20 April 2022
Cour d'appel de Paris
RG n° 20/03750

Pôle 6 - Chambre 4

Texte de la décision

Copies exécutoiresREPUBLIQUE FRANCAISE

délivrées le :AU NOM DU PEUPLE FRANCAIS



COUR D'APPEL DE PARIS

Pôle 6 - Chambre 4



ARRET DU 20 AVRIL 2022



(n° , 1 pages)



Numéro d'inscription au répertoire général : N° RG 20/03750 - N° Portalis 35L7-V-B7E-CB523



Décision déférée à la Cour : Arrêt du 11 Décembre 2019 -Conseil de Prud'hommes - Formation paritaire de PARIS - RG n° 19/01790



APPELANT



Monsieur [K] [N]

[Adresse 2]

[Localité 4]

Représenté par Me Mélody OLIBÉ, avocat au barreau de PARIS



INTIMEE



S.A.S.U. GUESS FRANCE prise en la personne de ses représentants légaux domiciliés en cette qualité au siège

[Adresse 1]

[Localité 3]

Représentée par Me Matthieu BOCCON GIBOD, avocat au barreau de PARIS, toque : C2477



COMPOSITION DE LA COUR :



En application des dispositions des articles 805 et 907 du code de procédure civile, l'affaire a été débattue le 02 Mars 2022, en audience publique, les avocats ne s'y étant pas opposés, devant Madame Anne-Ga'l BLANC, conseillère, chargée du rapport.



Ce magistrat a rendu compte des plaidoiries dans le délibéré de la Cour, entendu en son rapport, composée de :

Monsieur Jean-François DE CHANVILLE, président

Madame Anne-Ga'l BLANC, conseillère

Madame Florence MARQUES, conseillère



Greffier, lors des débats : Mme Victoria RENARD



ARRET :



- contradictoire

- par mise à disposition de l'arrêt au greffe de la Cour, les parties en ayant été préalablement avisées dans les conditions prévues au deuxième alinéa de l'article 450 du code de procédure civile.

• Travail demandé:
(A) Dans l'arrêt du 20 avril 2022, pourquoi l'affaire a-t-elle pu être débattue devant la conseillère chargée du rapport ? Répondez en une à trois phrases.
(B) Répondez à ces questions sur l'arrêt du 20 avril 2022 :
(i) À quelle date l'affaire a-t-elle été débattue en audience publique ?
(ii) Qui présidait la Cour ?
(iii) De quelle juridiction émane la décision déférée à la Cour ?
(C) Poursuivez l'arrêt du 20 avril 2022 après sa dernière phrase.

• Enregistrements:
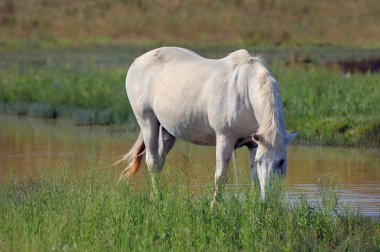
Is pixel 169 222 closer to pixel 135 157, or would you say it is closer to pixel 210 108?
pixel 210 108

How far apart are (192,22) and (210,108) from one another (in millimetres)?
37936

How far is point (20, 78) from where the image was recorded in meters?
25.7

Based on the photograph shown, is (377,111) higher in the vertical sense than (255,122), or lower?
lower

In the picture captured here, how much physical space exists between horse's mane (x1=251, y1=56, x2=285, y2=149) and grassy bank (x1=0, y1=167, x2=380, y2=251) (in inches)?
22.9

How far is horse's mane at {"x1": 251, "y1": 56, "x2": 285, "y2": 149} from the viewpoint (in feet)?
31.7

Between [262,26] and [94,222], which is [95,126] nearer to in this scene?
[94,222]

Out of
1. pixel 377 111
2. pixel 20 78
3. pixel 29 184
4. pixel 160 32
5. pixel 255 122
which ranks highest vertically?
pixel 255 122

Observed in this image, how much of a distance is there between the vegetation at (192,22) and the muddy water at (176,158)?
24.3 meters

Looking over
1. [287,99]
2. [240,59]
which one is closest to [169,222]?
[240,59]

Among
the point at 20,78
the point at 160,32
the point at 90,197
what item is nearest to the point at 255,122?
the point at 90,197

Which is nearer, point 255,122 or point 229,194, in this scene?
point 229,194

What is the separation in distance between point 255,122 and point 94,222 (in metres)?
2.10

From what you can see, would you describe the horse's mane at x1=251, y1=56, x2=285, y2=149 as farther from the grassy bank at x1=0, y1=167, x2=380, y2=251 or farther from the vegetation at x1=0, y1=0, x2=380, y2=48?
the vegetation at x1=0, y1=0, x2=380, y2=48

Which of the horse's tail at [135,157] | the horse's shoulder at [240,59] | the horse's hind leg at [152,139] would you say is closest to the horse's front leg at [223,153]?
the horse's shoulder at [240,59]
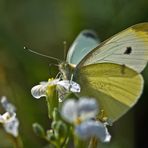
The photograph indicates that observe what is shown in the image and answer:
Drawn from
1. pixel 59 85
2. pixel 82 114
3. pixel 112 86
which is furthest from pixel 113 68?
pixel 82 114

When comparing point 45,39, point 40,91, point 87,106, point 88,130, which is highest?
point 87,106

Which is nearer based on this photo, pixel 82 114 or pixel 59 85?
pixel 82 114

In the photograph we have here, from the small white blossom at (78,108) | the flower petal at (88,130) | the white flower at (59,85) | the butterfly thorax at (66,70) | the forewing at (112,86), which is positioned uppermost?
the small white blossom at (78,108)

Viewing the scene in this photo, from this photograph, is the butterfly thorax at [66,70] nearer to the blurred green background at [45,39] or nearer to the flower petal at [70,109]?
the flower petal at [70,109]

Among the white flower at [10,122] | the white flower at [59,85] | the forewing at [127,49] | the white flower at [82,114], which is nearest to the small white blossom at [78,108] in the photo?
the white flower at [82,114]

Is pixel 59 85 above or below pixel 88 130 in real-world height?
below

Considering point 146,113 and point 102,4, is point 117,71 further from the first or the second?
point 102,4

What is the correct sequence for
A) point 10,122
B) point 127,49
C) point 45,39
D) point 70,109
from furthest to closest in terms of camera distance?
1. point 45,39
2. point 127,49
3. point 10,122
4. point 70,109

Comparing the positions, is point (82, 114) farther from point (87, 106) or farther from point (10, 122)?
* * *
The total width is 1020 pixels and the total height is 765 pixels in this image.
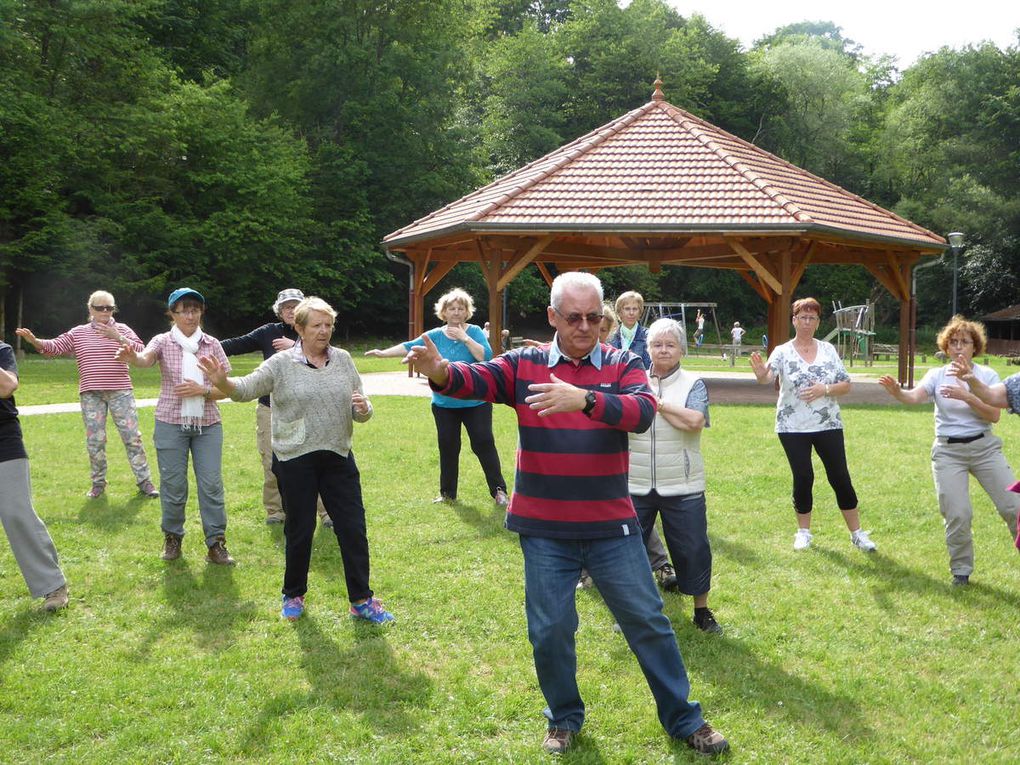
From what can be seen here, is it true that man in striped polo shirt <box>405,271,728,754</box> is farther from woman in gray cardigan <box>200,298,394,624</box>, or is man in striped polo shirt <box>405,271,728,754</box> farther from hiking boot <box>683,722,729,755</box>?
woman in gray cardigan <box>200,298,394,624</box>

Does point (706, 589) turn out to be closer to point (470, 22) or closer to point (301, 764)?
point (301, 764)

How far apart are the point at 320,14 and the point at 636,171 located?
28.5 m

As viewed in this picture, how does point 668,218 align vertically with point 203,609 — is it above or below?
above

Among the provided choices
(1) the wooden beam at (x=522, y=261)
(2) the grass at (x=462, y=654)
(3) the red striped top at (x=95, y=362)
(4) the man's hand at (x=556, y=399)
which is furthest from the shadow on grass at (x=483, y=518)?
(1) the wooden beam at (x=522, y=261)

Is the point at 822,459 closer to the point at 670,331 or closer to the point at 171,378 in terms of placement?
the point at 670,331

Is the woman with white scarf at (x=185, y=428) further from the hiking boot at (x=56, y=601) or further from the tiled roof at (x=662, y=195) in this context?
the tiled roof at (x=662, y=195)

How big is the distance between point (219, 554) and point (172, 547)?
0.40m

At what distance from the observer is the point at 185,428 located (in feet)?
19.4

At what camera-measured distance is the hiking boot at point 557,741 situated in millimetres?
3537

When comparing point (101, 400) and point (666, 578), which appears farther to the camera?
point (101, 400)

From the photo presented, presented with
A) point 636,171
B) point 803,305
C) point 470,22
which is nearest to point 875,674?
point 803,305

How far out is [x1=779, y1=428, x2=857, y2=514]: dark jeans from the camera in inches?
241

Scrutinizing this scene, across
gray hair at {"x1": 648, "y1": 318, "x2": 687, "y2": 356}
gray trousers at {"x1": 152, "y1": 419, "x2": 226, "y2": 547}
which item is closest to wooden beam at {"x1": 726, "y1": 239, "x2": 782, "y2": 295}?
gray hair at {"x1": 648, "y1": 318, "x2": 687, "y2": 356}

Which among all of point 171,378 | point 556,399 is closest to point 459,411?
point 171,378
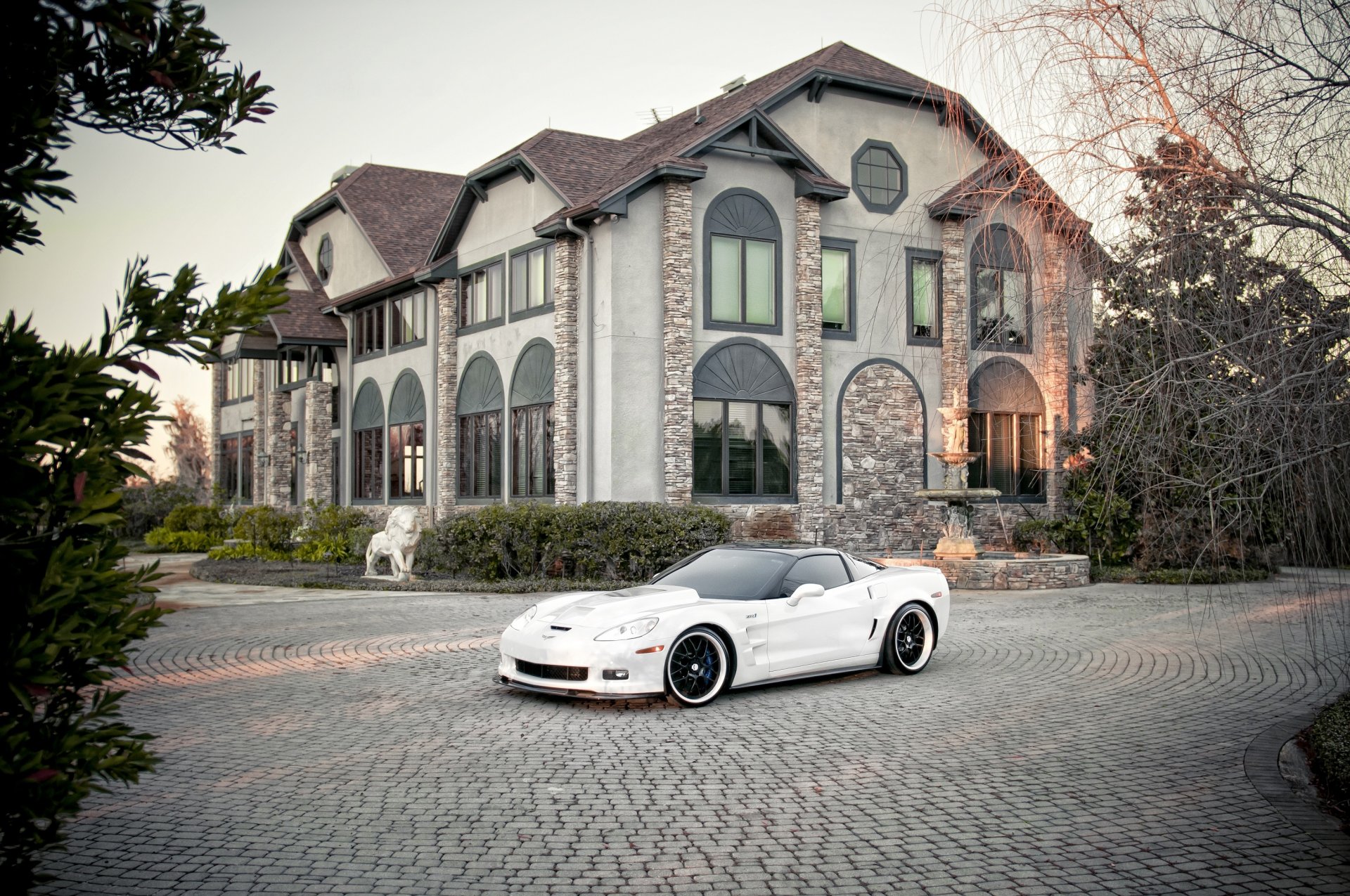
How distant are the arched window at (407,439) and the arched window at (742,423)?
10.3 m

• Réponses:
(A) L'affaire a été débattue devant la conseillère chargée du rapport en application des articles 805 et 907 du code de procédure civile. Les avocats ne s'y étaient pas opposés.

(B)
(i) Le 2 mars 2022.
(ii) Monsieur Jean-François DE CHANVILLE.
(iii) Du Conseil de prud'hommes de Paris, en formation paritaire.

(C)
- signé par Jean-François DE CHANVILLE, Président de chambre et par Victoria RENARD, Greffière, présente lors de la mise à disposition.














FAITS, PROCÉDURE ET PRÉTENTIONS :



M. [K] [N] a été engagé en tant que conseiller de vente par la SASU Guess France, d'abord comme stagiaire, durant l'année 2016, puis par contrat de travail à durée déterminée à temps complet à compter du 19 décembre et jusqu'au 31 décembre 2016, puis, enfin, par contrat à durée indéterminée à compter du 1er janvier 2017. Sa rémunération brute mensuelle contractuelle était de 840,54 euros pour une durée de travail hebdomadaire de 14 heures. La convention collective applicable était celle, nationale, des maisons à succursales de vente au détail d'habillement du 30 juin 1972 (IDCC 675).



Le 5 février 2018, après une période de mise à pied conservatoire, M. [N] s'est vu notifier son licenciement pour faute grave pour complicité de vol et non-respect, le 17 janvier précédent, d'un certain nombre de procédures internes à l'entreprise concernant les cabines d'essayage et le passage en réserve.



Il a été relaxé des faits de complicité de vol par jugement du tribunal de grande instance de Paris le 14 septembre 2018. L'auteur principal a en revanche été condamné pour vol de vêtements au préjudice de la société Guess France.



Le 1er mars 2019, contestant son licenciement, M. [N] a saisi le conseil de prud'hommes de Paris aux fins de voir juger son licenciement sans cause réelle et sérieuse et d'obtenir les conséquences financières de cette requalification ainsi que des dommages-intérêts pour discrimination.



Par jugement du 11 décembre 2019, le conseil a rejeté l'ensemble des demandes.



Par déclaration au greffe du 25 juin 2020, le salarié a fait appel.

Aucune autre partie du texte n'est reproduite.